Extensions of the concept of an efficient frontier resulted in the Capital Asset Pricing Model (CAPM) that assumes everyone should invest in the same portfolio on the frontier that results in the highest combination of that portfolio and a risk-free rate.

That portfolio then becomes the “market portfolio.” The CAPM is of course important in the concept that beta is the appropriate measure of systematic risk for a portfolio which is the only risk that should matter if investors can diversify away the rest of the risk.

The concept of an efficient frontier was important to the evolution of real estate in a multi-asset portfolio, especially by pension plans and other institutional investors. Research showed that adding real estate to a portfolio of stocks and bonds made it even more efficient; that is, it had an even higher return at every level of risk.

Or conversely, less risk for any target return.  Similarly, adding international real estate investments can also result in a more efficient frontier since the returns across different countries tend to not be highly correlated.

MPT has also been applied within the real estate asset class. Whereas MPT was originally applied to selecting individual stocks to form an optimal portfolio, this was not practical for real estate. It is not possible to invest in every single real estate investment.

But we can strategically invest in most property types and geographic areas. So MPT was applied to determining the optimal allocation of a real estate portfolio to different combinations of property type and geographic areas. This helped create the demand for all sorts of real estate investment consultants that continues to this day.

As the capitalization of REITs grew significantly in the 1990s, research also examined whether both publicly traded real estate and private equity real estate were needed in a portfolio to create the most efficient frontiers.
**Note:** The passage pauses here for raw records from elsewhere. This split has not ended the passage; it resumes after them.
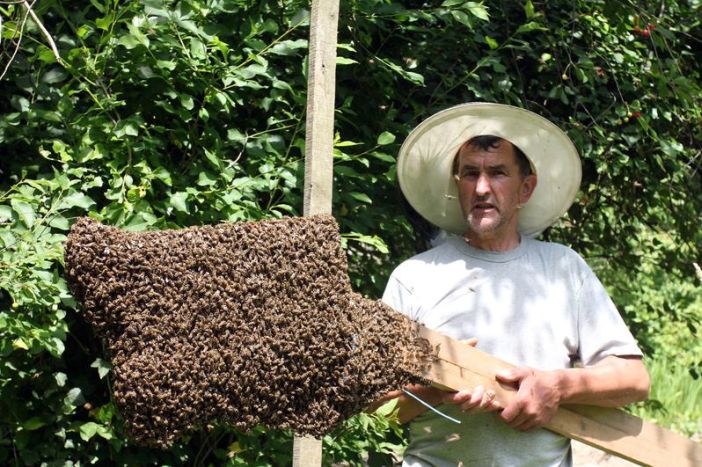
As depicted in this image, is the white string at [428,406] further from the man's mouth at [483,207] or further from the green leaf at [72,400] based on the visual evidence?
the green leaf at [72,400]

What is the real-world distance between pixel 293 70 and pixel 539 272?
1.19 meters

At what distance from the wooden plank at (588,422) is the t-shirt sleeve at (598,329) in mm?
167

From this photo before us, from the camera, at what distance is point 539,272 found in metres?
3.17

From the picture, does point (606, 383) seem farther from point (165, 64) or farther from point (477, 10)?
point (165, 64)

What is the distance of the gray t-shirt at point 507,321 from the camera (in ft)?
9.96

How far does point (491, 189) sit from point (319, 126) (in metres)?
0.59

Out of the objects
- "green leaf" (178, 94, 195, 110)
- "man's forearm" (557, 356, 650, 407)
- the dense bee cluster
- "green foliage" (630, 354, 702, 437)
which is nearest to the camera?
the dense bee cluster

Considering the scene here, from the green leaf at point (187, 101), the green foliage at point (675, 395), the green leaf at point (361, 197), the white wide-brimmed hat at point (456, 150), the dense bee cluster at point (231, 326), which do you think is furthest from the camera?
the green foliage at point (675, 395)

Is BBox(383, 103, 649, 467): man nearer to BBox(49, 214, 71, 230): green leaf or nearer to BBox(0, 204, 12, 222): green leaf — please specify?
BBox(49, 214, 71, 230): green leaf

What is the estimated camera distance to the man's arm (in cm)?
289

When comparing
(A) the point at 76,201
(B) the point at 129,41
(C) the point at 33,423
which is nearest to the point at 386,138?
(B) the point at 129,41

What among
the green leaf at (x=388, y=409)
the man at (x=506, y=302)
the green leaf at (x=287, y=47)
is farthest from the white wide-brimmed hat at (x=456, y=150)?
the green leaf at (x=388, y=409)

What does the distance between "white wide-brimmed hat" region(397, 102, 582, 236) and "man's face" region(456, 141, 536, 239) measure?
0.06 m

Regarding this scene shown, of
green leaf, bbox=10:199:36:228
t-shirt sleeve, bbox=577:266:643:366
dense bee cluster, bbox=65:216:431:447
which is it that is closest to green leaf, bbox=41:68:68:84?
green leaf, bbox=10:199:36:228
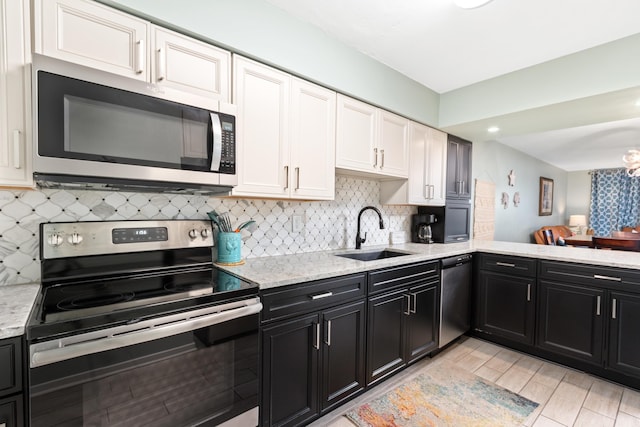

Most studies show that there was a role for both with private equity tending to have the most allocation at lower target returns and lower risk investments (CORE), and REITs having a greater allocation towards higher risk and higher target return investments.

There remain challenges in the application of MPT to real estate such as the use of appraisal-based indices that were the only method available during the early years of applying MPT to portfolios that included real estate. Appraisal based indices were shown to be smoother (suggesting lower risks) and lag publicly traded asset indices.

This resulted in MPT output suggesting higher allocations to real estate in a multi asset portfolio. Several “unsmoothing techniques” were developed to deal with this issue and increase the risk metrics assigned to real estate. Questions were also raised as to whether the returns for private equity real estate were normally distributed as assumed by the MPT.

While MPT might not be formally applied by most portfolio managers today, most still apply the concepts behind MPT by considering how to diversify the portfolio, especially for CORE funds. Including property sectors and geographic areas that are not highly correlated is still important in the top-down approach to creating portfolios where allocations to property sectors and geographic locations are determined before selecting individual properties.

This is also one of the motivations for CORE funds pursuing investment in many alternative property sectors in recent years such as senior housing, self-storage, data centres, student housing, and others that tend to be less correlated with the main property sectors of apartment, office, industrial and retail.

MPT is covered in most if not all investment textbooks whether their focus is stocks, real estate, or any other asset class.  We teach MPT in the real estate academy offered through the National Council of Real Estate Investment Fiduciaries (NCREIF). While the math can be a bit intimidating to many, there are many computer models that are available to use in practice to create efficient frontiers and they can even be created in Excel using the Solver add-in if limited to a reasonable number of investments to be included in the portfolio. Clearly, we owe a lot to Harry Markowitz for his contributions to investment strategies and portfolio theory.